In an interview with Rolling Stone, answering a question on the changing scape for women rappers Flo said, “...[I]f men feel like they could degrade women in music, then it’s time we learn their ways and flip it back on them…We [women] have to put a lot more work and money into it. We got to spend money on hair and makeup and all that. A guy could just throw on a chain, get a little haircut.”
Back in 2023, I wrote an essay for Black Lipstick, exploring the ideas of Black femininity as performance and who it’s produced for and discussing many of the same incongruities mentioned earlier in this piece.

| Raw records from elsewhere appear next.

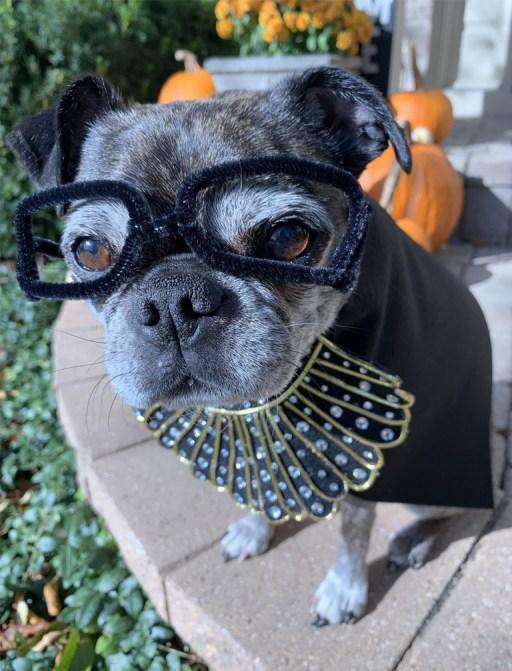 Ruth Bader Ginsburg Dog Costume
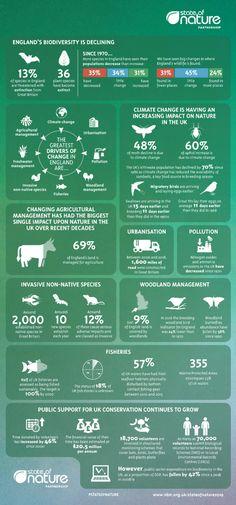 State of Nature 2019 Infographics - National Biodiversity Network Timeline Infographic, Free Infographic, Infographic Templates, Infographics, Ireland Beach, Ireland Travel, Sustainable Tourism, Sustainable Living, Ireland People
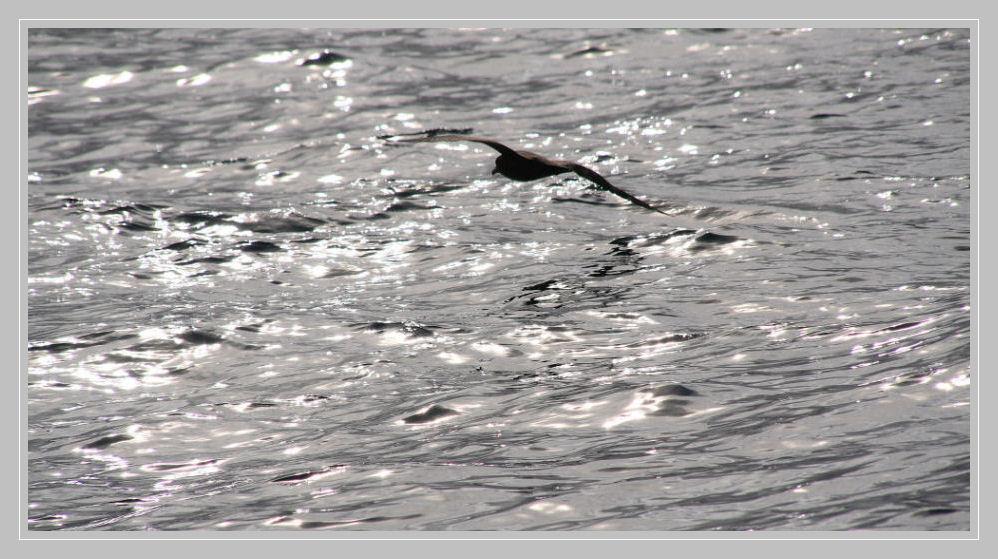 Seevogel neu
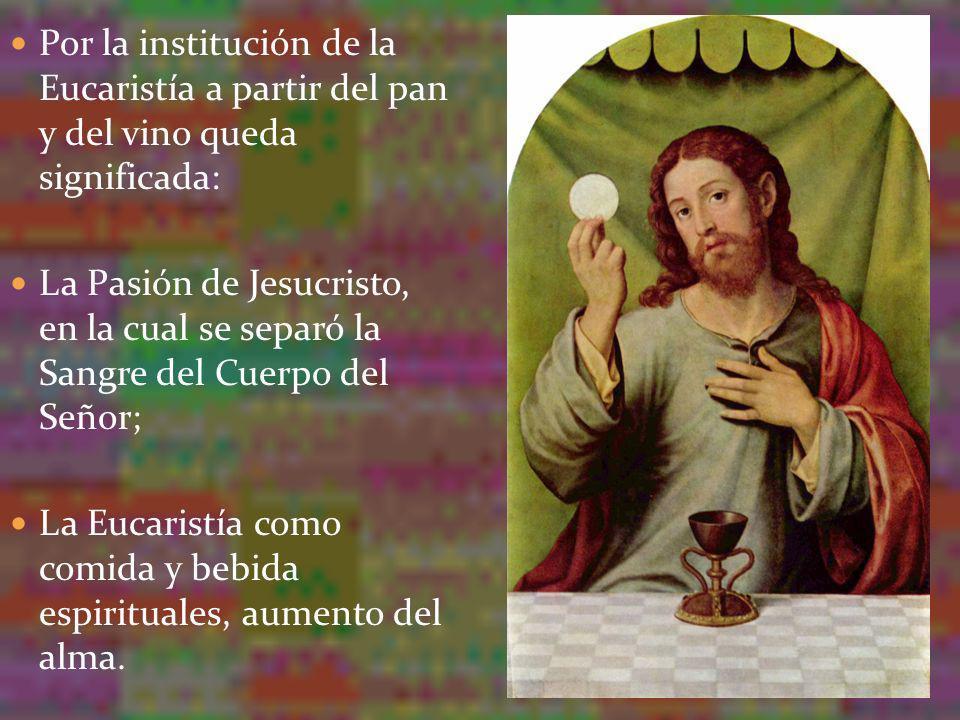 Por la institución de la Eucaristía a partir del pan y del vino queda significada:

Again, I referenced women in hip hop who have been criticized for sexualization, bolstering conventions of misogynoir. But looking at the relationship between women artists of the last ten years—Flo, Monaleo, Ice Spice, PinkPantheress, Megan Thee Stallion, and others—as well as their fans, I then asked, “what did men have to do with it?”
The question continues to hang in the air, wafting between nothing and everything, depending on who’s asking. When writing I hadn’t yet heard, “Never Lose Me,” Flo’s biggest song to date, which reached the top 10 on Billboard’s Hot R&B/hip hop Songs chart and spawned three separate remixes featuring Lil Yachty, Bryson Tiller, and Cardi B and SZA. The lead single on her sophomore studio album, Fine Ho, Stay (2024), “Never Lose Me,” marked a significant shift in Flo’s evolution. Departing from the ostentatious raps over bass forward beats, she sings, “Tell me you don’t never wanna lose me,” over a wavy tune reminiscent of late 90s R&B. While Fine Ho, Stay, still serves confident talk yo shit type tracks, they’re interspersed between a wider range of sentiments from the playful (“Edible”, “Can’t Stay Mad”), to the more earnest and vulnerable (“Life Hack”, “Lay Up” , “Never Lose Me”).
The vulnerability displayed in Fine Ho, Stay is often reflected in lyrics referencing relationships. She expresses desire—wanting but not needing another—and doubts. The possibility of bliss in union with another never comes at the expense of her own morale. Perhaps this is the lesson of Flo Milli’s music thus far–how commitment to self-assurance provides a bedrock. Confidence isn’t the absence of insecurity, but a willingness to engage with the unease and cynicism that makes life difficult to endure.
“I feel like every girl should feel that way ‘cause there’s only one of you,” she said when breaking down the lyric, “never had a bitch like me in your life,” for Genius. “That’s your power. No one could ever be you.”